* What is asked *
Rewrite every line of the entries below, omitting the pictures. Rescale only the pixel coordinates in the answers by multiplying each by 0.6 and rounding to the nearest whole number, with halves rounded up.

* Supplied information *
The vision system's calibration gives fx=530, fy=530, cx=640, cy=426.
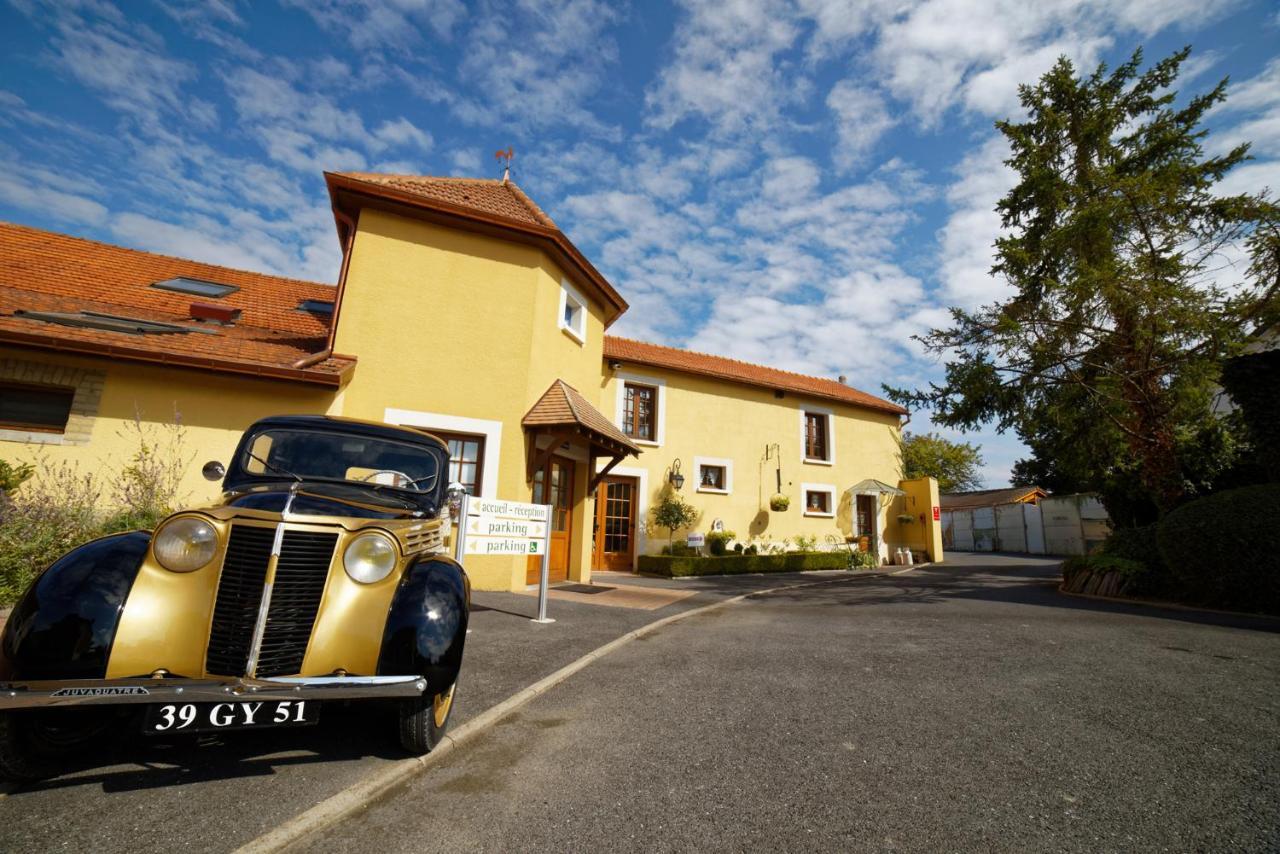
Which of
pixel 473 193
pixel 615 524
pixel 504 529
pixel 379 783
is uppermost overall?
pixel 473 193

* Exercise result *
The vision system's calibration gives fx=530, fy=530, cx=640, cy=426.
Which of
pixel 473 193
pixel 615 524
pixel 504 529
pixel 379 783
is uppermost overall?
pixel 284 116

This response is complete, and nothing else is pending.